## Exercise instructions
Below is a set of records. Repeat all of them exactly.

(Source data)
══════════════════════════════
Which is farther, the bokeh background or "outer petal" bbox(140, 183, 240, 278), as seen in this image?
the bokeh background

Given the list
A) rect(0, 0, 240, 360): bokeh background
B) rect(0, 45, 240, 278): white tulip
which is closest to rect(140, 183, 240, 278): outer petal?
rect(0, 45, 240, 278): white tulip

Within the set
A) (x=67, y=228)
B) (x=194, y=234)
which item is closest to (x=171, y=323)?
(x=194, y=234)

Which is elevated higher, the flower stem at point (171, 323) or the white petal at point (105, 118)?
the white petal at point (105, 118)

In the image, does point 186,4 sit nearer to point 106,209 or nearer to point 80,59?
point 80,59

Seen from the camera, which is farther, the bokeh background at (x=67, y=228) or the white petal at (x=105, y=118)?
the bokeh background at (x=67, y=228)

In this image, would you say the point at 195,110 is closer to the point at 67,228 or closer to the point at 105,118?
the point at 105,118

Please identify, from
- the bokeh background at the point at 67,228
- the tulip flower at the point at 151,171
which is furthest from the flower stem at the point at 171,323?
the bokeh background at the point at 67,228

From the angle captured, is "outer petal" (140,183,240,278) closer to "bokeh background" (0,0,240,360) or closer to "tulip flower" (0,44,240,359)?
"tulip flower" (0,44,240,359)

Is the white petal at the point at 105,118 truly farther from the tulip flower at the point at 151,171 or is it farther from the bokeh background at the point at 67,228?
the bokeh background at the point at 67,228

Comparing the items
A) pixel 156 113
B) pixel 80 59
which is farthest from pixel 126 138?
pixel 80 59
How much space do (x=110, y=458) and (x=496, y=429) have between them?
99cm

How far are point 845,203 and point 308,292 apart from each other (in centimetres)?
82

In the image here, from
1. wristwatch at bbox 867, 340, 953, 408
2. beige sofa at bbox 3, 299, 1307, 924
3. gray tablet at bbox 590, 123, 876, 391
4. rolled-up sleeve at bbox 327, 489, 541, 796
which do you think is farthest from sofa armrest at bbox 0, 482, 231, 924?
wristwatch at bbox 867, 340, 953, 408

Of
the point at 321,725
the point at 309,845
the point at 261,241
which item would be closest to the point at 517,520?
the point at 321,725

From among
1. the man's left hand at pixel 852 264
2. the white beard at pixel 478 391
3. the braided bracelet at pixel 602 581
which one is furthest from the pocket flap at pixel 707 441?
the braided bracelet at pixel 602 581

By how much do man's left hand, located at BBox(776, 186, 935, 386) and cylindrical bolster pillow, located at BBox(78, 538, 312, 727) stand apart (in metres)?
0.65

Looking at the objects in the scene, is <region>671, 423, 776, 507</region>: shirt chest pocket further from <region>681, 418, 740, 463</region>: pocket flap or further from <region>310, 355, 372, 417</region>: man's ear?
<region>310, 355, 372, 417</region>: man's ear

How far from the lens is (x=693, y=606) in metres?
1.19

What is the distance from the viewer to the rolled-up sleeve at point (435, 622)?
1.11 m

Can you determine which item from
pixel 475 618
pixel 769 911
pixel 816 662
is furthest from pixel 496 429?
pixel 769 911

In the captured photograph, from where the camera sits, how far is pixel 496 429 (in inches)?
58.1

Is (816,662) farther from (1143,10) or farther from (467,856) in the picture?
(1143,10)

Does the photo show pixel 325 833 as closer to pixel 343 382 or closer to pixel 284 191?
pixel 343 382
══════════════════════════════
## Exercise output
Which is farther, the bokeh background or "outer petal" bbox(140, 183, 240, 278), as seen in this image?
the bokeh background

Given the list
A) rect(0, 0, 240, 360): bokeh background
B) rect(0, 45, 240, 278): white tulip
which is closest to rect(140, 183, 240, 278): outer petal?
rect(0, 45, 240, 278): white tulip

Within the set
A) (x=67, y=228)
B) (x=194, y=234)
which item is closest to (x=171, y=323)?
(x=194, y=234)

Which is elevated higher, the flower stem at point (171, 323) or the white petal at point (105, 118)?
the white petal at point (105, 118)

In the image, does point 186,4 sit nearer to point 106,209 or nearer to point 80,59?
point 80,59

Seen from the camera, which is farther, the bokeh background at (x=67, y=228) or the white petal at (x=105, y=118)?
the bokeh background at (x=67, y=228)

In this image, would you say the point at 195,110 is closer to the point at 67,228 or closer to the point at 105,118?
the point at 105,118

Please identify, from
- the bokeh background at the point at 67,228
- the tulip flower at the point at 151,171
which is furthest from the flower stem at the point at 171,323?
the bokeh background at the point at 67,228

From the angle captured, is "outer petal" (140,183,240,278) closer to "bokeh background" (0,0,240,360) or closer to "tulip flower" (0,44,240,359)?
"tulip flower" (0,44,240,359)

Is the white petal at the point at 105,118 truly farther from the tulip flower at the point at 151,171 or is it farther from the bokeh background at the point at 67,228?
the bokeh background at the point at 67,228

Comparing the items
A) pixel 156 113
B) pixel 80 59
which is farthest from pixel 126 138?
pixel 80 59
How much space do (x=110, y=458) and (x=496, y=429) have between them?
99cm

How far are point 845,203 and point 308,292 apart from each other (in centimetres)?
82

In the image here, from
1. wristwatch at bbox 867, 340, 953, 408
2. beige sofa at bbox 3, 299, 1307, 924
3. gray tablet at bbox 590, 123, 876, 391
4. rolled-up sleeve at bbox 327, 489, 541, 796
which do you think is farthest from sofa armrest at bbox 0, 482, 231, 924?
wristwatch at bbox 867, 340, 953, 408

Of
the point at 321,725
the point at 309,845
the point at 261,241
which item would be closest to the point at 517,520?
the point at 321,725

From among
1. the man's left hand at pixel 852 264
2. the white beard at pixel 478 391
3. the braided bracelet at pixel 602 581
which one is furthest from the pocket flap at pixel 707 441?
the braided bracelet at pixel 602 581

By how much do man's left hand, located at BBox(776, 186, 935, 386) and cylindrical bolster pillow, located at BBox(78, 538, 312, 727) stand apart (in metres)?
0.65

Looking at the objects in the scene, is <region>671, 423, 776, 507</region>: shirt chest pocket further from <region>681, 418, 740, 463</region>: pocket flap or further from <region>310, 355, 372, 417</region>: man's ear?
<region>310, 355, 372, 417</region>: man's ear

How far from the lens is (x=693, y=606) in metres?
1.19

What is the distance from the viewer to the rolled-up sleeve at point (435, 622)?
1.11 m

Can you determine which item from
pixel 475 618
pixel 769 911
pixel 816 662
is furthest from pixel 496 429?
pixel 769 911

In the captured photograph, from where the camera sits, how far is pixel 496 429 (in inches)?
58.1

Is (816,662) farther from (1143,10) or farther from (467,856) in the picture?
(1143,10)

Does the photo show pixel 325 833 as closer to pixel 343 382 or closer to pixel 284 191?
pixel 343 382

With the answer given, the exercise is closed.